つい考えていますと言って、やはり心は使おうとはしない。いつまでも頭で考えているだけで心は動かない。だから行動に心がついてこないから意志が弱くなりまたやってしまったと思い結局はいつものように負けて諦めて自分を卑下してそこに留まって流されていく日々に親しんでしまう。

自己改革とは、煙草を止めるやお酒を止める、怠惰な自分を改善するということを意味するのだけれどそういうことも考える力がなければやっぱり同じようなことを繰り返す。

マニュアルを用意しなければ、おかしなことをやってしまい周囲を困惑させてしまうのもこういうことが起きているからだ。

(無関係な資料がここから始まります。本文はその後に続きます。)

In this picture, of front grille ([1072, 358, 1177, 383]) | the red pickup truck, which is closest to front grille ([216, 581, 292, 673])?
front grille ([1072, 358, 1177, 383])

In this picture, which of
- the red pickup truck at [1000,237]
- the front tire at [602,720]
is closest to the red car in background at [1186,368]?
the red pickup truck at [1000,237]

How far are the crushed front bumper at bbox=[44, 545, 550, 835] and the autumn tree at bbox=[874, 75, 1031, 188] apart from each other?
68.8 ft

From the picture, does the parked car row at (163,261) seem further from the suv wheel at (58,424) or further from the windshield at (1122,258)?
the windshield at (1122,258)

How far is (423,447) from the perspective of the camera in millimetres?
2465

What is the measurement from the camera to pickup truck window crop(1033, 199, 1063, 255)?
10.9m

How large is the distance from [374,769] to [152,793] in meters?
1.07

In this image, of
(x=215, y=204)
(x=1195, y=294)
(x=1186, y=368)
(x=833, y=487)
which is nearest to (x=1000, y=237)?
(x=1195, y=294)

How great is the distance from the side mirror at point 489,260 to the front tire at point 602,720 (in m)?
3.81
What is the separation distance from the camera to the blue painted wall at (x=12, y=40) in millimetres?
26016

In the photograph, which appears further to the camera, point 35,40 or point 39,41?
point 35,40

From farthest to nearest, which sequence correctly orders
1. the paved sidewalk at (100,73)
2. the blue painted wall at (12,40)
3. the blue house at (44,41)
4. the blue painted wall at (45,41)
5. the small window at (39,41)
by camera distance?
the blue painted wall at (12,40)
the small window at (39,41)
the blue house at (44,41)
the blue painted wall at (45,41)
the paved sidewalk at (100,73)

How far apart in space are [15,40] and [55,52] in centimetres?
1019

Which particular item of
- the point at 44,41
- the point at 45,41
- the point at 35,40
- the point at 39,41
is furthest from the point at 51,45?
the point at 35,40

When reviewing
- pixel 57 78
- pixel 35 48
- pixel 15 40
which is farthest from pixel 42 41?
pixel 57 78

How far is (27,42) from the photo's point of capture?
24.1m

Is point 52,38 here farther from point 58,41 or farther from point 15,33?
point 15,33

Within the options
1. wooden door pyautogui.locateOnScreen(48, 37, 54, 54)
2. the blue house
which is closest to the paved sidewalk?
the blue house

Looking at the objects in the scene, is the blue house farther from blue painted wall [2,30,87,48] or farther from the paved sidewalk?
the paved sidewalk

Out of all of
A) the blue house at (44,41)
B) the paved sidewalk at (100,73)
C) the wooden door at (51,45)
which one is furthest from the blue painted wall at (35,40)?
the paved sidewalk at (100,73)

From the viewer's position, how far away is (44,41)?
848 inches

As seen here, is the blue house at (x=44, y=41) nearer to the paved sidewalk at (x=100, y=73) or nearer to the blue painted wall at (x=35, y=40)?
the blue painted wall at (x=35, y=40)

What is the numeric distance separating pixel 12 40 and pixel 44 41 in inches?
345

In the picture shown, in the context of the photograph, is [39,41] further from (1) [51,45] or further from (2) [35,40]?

常に、考える力というものを養っていくことは大切なことだ。

自分が社会の一員として社会に参画し、お互いが住みよい社会を創造し、共生していくにはそれぞれが自分で考える力を使って協力して形成いくものである。

心と体、頭を合わさったものこそが本当の考える力。

一事を常に万事にするように、考えたものですべて取り組まなければマニュアルのように作業になってしまうから日々強い意志で心を決めて心を遣い続けることだ。

作業になるのは、心を遣い先に考え抜かないからだということに本人自身が気づいた方がいい。周囲に配慮もせず考えなくても惰性で動けてしまうのは、それは習慣を活かすのではなく単に楽な方に意志が弱くて逃げたというだけだ。

人間は、機械でも道具でもないのだからもっと人間らしい力を育むために日々を大切に心から考えて生きてほしいとも願う。子ども達には、記憶をすることよりも考える力を養うことを伝えていきたい。自分の人生は自分がどうにでもできるからこそ考える力を自らが養うことはとても大切なことだ。

将来が、より良い人生になるように社業を通じて示していきたい。